Future satellite missions such as NASA's CLARREO Pathfinder will, for the first time, allow radiometric calibration that is traceable to SI metrological standards. This raises a fundamental question for any remote‑sensing activity: if the measurements reach metrological quality, can the processing algorithms keep up—or do they throw away that precision because uncertainty is not properly propagated?
Expressing EO algorithm logic in a differentiation‑enabled framework automatically tracks how uncertainties in inputs, calibration, and model parameters affect the final products, operating directly on images and data cubes with their spatial and temporal correlations intact. Jacobians and covariance tensors become operational data inside the algorithms, not external reports.
Such a framework makes it possible to deliver products whose uncertainty is consistent with SI‑traceable measurements, supporting regulatory‑grade use, high‑value decision making, and sensor‑to‑sensor consistency. Strategically, it positions providers to offer truly uncertainty‑aware services that fully exploit upcoming metrological missions, instead of being limited by legacy ideas that ignore metrology.

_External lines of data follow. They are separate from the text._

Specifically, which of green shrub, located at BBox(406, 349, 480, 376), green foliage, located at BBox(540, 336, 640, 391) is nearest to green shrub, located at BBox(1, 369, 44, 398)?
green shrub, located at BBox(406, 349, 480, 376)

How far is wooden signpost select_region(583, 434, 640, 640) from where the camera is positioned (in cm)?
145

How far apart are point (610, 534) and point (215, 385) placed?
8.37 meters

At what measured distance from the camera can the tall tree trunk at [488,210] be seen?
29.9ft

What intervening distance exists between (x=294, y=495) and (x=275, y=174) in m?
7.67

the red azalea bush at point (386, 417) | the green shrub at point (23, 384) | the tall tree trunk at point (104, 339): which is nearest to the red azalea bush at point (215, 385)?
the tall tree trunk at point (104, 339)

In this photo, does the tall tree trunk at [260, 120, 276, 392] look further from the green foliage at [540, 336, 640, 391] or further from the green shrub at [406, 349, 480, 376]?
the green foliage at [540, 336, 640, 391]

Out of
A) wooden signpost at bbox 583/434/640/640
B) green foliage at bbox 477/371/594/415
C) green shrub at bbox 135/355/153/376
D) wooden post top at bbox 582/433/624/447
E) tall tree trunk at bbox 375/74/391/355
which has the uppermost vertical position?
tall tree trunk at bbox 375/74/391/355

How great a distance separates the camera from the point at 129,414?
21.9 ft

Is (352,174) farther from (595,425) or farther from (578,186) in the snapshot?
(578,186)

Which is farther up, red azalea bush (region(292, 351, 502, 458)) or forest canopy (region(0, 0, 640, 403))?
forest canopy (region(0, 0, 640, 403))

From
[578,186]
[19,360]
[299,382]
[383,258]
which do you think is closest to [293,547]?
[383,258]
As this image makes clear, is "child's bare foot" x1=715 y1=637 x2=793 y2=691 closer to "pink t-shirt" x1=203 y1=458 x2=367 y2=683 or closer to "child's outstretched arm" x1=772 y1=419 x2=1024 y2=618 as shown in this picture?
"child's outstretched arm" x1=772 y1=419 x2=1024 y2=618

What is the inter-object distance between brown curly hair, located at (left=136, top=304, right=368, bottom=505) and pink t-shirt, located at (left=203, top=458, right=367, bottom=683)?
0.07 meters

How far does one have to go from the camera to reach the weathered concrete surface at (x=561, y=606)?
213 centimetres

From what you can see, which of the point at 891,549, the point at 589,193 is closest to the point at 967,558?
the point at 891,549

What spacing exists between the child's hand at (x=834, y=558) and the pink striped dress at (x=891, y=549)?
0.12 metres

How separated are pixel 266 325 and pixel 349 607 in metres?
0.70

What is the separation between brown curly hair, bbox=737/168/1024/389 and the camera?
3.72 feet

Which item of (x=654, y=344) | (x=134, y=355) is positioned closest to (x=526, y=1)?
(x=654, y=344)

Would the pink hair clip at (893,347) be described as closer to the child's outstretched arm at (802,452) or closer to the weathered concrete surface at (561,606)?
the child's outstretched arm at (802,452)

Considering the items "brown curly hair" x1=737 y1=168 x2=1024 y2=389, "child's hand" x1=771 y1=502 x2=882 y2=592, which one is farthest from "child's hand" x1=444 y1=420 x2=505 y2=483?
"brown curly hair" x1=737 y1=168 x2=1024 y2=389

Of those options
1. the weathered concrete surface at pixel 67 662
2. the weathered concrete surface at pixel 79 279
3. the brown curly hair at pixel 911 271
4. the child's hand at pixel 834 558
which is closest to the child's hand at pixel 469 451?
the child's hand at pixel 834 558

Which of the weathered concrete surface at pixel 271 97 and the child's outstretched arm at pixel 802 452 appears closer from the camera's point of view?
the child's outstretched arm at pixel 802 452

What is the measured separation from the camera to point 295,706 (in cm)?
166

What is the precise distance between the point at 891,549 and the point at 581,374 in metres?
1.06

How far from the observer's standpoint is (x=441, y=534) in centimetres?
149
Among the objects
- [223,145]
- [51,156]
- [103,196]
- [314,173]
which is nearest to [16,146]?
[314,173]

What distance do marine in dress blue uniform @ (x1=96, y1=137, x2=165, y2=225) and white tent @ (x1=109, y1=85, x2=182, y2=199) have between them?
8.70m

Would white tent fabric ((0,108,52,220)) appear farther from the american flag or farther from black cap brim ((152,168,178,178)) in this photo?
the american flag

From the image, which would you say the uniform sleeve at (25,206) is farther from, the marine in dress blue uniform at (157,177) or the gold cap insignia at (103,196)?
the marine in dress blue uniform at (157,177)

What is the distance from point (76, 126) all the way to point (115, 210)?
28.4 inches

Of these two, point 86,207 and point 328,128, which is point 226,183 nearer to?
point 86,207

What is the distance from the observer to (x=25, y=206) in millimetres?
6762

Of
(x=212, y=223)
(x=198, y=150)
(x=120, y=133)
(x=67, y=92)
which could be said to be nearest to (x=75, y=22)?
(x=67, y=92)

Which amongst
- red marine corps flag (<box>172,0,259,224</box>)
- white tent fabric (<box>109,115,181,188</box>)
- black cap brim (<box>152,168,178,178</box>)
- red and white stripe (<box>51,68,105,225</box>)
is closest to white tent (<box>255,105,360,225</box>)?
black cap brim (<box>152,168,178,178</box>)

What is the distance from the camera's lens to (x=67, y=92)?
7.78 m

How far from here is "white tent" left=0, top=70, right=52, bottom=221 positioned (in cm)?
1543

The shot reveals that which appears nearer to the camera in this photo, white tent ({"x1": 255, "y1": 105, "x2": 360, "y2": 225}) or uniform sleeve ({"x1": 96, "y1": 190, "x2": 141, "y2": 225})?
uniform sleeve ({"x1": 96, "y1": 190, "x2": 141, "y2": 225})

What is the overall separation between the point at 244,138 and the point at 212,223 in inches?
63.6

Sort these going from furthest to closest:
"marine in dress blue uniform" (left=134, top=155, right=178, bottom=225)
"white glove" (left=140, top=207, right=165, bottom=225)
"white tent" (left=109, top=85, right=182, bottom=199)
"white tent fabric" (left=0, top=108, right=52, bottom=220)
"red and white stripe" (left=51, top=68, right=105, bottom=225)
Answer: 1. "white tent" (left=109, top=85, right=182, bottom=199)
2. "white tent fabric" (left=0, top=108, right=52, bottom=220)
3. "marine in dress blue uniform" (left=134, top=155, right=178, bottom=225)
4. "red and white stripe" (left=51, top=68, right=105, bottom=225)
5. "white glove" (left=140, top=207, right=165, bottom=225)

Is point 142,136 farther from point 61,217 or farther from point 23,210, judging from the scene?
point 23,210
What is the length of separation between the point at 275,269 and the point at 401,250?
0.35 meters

Everyone wants explainable AI, but most “ML” in Earth Observation still remains a decoupled black box that ignores the physics we already know.
Our idea is to flip that around: start from existing, physics‑based EO algorithms and express their logic in a differentiation‑enabled framework. Algorithmic differentiation then provides exact sensitivities of every output to every input and parameter, directly from the real code. Jacobians and covariance tensors become operational data inside the algorithms, so you can see and quantify how the physics drives the predictions and how uncertainty propagates through each step.
Bringing physics‑based equations into a differentiation‑enabled framework creates a natural bridge between physics and machine learning: physical models stay in charge of structure and constraints, while learned components fill in what the physics does not capture, all within one differentiable, uncertainty‑aware program. The result is a class of physics‑informed ML systems for EO that are both high‑performance and inherently explainable, because their behaviour is rooted in—and analysable through—the underlying physics.